In summary, the use of cross-validation allowed us to obtain a more accurate and unbiased assessment of model performance. Among the models, Random Forest and Logistic Regression showed the best overall performance in terms of both average accuracy and stability. Support Vector Machine and Artificial Neural Network also performed well but did not outperform Random Forest or Logistic Regression. The Decision Tree model had the lowest accuracy and was less stable, making it a less desirable choice for this problem. If model simplicity, speed, and interpretability are essential, Logistic Regression is an excellent option. However, if model robustness and predictive power are the priority, Random Forest would be the better choice.

Discussion

We noted in this analysis that there was not a particularly strong correlation between the stroke outcome and the covariates listed in the dataset.
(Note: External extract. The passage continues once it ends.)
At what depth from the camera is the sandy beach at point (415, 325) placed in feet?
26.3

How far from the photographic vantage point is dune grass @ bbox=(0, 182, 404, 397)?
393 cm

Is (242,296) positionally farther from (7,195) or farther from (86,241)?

The strongest correlation to a stroke outcome was with age at 0.23. Other notable correlations to a stroke outcome were hypertension, heart disease and glucose level, all at 0.14. It appears that the strongest correlations to a stroke outcome occur with participants’ physical properties rather than their demographics or living status.
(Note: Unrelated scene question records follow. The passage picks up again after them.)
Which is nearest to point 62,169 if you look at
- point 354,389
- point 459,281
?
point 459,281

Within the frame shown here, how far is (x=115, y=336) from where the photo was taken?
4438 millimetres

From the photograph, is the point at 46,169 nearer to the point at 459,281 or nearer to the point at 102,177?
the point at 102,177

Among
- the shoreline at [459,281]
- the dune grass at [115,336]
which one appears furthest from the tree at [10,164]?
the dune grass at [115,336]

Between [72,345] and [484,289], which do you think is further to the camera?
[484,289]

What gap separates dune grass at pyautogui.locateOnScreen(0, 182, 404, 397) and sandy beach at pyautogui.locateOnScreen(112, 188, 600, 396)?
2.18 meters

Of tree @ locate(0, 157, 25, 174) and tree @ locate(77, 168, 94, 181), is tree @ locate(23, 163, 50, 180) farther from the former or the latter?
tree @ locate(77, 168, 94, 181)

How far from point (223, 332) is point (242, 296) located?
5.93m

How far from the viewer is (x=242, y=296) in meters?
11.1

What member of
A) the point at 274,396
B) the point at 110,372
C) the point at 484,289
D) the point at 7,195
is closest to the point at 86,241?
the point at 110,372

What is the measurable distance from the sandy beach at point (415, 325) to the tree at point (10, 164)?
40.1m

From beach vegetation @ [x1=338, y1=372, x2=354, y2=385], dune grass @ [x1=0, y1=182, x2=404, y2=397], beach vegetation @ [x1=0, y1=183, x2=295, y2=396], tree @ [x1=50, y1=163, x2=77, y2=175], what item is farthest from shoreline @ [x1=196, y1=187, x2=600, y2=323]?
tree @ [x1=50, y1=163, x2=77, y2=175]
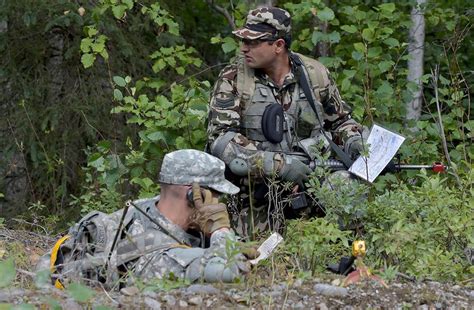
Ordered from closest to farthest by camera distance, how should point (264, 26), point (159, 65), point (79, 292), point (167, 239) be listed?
1. point (79, 292)
2. point (167, 239)
3. point (264, 26)
4. point (159, 65)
The model results show that individuals in this dataset could be classified by their stroke outcome based on the covariates age, gender, marital status, and employment status, BMI, glucose levels, and smoking history with a high degree of accuracy. Since there did not appear to be a particularly strong correlation to any one covariate, it was likely a combination of these factors associated with a stroke outcome.

One of the limitations we encountered with this dataset is that there was actually a very small proportion of people who had a stroke compared to those that did not: 4.87% (N=249) of individuals had a stroke, while 95.1% (N=4861) did not. This created an unequal distribution within both the training and testing dataset, which may have artificially boosted the classification accuracy.
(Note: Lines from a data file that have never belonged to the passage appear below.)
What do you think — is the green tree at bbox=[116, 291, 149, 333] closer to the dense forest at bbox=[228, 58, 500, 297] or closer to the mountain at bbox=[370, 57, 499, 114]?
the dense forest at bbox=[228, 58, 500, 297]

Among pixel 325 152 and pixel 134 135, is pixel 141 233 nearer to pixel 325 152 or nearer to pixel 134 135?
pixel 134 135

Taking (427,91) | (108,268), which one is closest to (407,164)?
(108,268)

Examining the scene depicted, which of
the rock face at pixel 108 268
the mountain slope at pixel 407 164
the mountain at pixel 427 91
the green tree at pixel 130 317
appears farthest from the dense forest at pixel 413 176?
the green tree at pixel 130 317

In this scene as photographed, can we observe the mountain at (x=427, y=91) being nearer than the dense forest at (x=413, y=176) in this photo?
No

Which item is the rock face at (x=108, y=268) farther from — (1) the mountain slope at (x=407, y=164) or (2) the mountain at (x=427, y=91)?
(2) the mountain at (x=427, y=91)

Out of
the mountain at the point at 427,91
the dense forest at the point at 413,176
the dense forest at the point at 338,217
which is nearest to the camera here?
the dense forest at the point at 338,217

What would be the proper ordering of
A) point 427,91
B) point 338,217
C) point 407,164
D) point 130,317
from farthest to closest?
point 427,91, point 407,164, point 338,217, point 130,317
In addition, although high average accuracy was obtained across the 5 models that we have analyzed upon, the context upon which the study was conducted was not able to return insights that we could consider to be generalizable across the general public internationally. The dataset was from a study that was conducted in China, with its funding agency being the National Natural Science Foundation of China and ADAPT Centre for Digital Content Technology funded through the SFI Research Centres Programme. The population studied was mainly the Chinese population. As such, observations gathered from the study would be considered more applicable towards the Asian population instead of the international population. 

References

2020: Pathan, Muhammad Salman & Zhang, Jianbiao & John, Deepu & Nag, Avishek & Dev, Soumyabrata. (2020). Identifying Stroke Indicators Using Rough Sets. IEEE Access. 8. 10.1109/ACCESS.2020.3039439.